→ THE REQUEST
Begin at the line that has "In this image, is" and stop after the line that has "74838 millimetres". Write out each line in that span in full, including the wording before each answer, but scale every number inside the answers (coordinates and distances) by 1.05, rounding to whole numbers with halves going up, and leave out any pictures.

═══ GIVEN DATA ═══

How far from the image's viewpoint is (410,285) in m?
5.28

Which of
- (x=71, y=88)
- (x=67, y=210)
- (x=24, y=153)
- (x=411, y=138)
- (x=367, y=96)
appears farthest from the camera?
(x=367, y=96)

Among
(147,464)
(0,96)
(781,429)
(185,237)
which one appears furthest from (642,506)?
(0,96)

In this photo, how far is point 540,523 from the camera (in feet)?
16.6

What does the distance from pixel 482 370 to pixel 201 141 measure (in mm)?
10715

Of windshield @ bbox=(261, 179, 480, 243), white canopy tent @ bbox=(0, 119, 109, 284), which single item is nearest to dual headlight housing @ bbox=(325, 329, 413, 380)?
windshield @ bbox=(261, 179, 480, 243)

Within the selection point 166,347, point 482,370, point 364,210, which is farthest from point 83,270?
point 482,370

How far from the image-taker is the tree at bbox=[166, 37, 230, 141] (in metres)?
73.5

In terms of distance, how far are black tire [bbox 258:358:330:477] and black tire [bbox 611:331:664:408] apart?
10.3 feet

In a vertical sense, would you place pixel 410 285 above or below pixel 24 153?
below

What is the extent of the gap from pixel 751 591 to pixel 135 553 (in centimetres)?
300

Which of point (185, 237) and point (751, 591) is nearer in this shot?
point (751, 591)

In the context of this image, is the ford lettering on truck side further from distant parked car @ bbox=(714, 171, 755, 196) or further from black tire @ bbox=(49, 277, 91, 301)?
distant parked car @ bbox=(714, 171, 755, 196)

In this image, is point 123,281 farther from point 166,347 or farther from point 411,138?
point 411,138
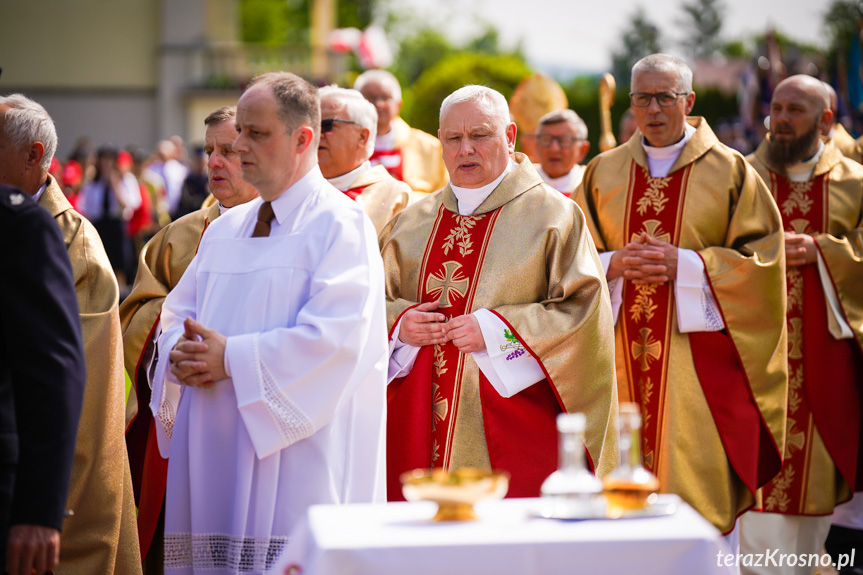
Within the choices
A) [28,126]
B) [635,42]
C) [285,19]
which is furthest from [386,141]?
[635,42]

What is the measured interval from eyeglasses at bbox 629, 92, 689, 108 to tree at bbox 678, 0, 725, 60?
74838 millimetres

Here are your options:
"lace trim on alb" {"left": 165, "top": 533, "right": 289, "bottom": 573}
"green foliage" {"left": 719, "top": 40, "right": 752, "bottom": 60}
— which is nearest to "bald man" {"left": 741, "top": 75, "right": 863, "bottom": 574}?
"lace trim on alb" {"left": 165, "top": 533, "right": 289, "bottom": 573}

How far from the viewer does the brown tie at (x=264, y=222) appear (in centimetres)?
340

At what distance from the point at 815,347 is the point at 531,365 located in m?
2.13

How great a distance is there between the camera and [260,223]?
11.2 ft

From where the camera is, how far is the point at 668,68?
4.96 meters

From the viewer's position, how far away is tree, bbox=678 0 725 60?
3022 inches

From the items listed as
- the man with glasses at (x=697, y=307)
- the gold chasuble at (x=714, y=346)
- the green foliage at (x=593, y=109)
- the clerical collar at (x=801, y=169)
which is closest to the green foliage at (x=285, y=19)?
the green foliage at (x=593, y=109)

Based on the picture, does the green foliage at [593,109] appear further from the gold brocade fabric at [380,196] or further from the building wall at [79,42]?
the gold brocade fabric at [380,196]

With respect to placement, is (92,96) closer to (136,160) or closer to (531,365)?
(136,160)

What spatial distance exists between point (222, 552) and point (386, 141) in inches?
156

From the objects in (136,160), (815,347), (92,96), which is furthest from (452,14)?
(815,347)

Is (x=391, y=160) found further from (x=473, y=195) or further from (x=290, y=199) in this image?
(x=290, y=199)

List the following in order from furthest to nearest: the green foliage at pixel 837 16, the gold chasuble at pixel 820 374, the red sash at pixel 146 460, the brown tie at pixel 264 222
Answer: the green foliage at pixel 837 16, the gold chasuble at pixel 820 374, the red sash at pixel 146 460, the brown tie at pixel 264 222
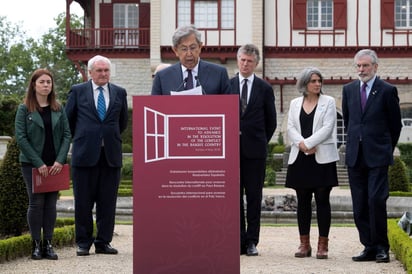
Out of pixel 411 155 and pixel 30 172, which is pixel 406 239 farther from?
pixel 411 155

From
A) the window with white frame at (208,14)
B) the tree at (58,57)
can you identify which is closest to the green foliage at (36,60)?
the tree at (58,57)

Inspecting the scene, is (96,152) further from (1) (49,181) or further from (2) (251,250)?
(2) (251,250)

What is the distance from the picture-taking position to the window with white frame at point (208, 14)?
3194 cm

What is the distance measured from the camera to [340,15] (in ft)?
105

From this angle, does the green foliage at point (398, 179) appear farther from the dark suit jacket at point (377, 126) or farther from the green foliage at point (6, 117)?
the green foliage at point (6, 117)

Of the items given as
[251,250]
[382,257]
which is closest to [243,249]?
[251,250]

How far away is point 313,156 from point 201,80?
70.0 inches

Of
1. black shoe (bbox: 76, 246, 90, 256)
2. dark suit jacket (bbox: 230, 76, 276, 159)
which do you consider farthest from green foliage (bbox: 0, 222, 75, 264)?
dark suit jacket (bbox: 230, 76, 276, 159)

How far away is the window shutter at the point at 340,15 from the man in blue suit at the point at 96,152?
2471cm

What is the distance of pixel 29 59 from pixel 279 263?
152 ft

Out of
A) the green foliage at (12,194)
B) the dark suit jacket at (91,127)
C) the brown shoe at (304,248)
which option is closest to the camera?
the brown shoe at (304,248)

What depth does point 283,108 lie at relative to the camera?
105ft

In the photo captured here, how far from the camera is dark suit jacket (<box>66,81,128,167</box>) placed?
799 centimetres

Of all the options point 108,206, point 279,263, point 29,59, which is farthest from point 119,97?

═══

→ SOLUTION FOR THIS TASK
In this image, is point 123,281 farther from point 166,347 or farther from point 411,138?
point 432,145
Within the choices
A) [28,126]
B) [635,42]
C) [285,19]
which is furthest from [386,141]?
[667,44]

What is the measured interval from eyeglasses at bbox 629, 92, 689, 108 to tree at bbox 678, 0, 725, 60?
78580 millimetres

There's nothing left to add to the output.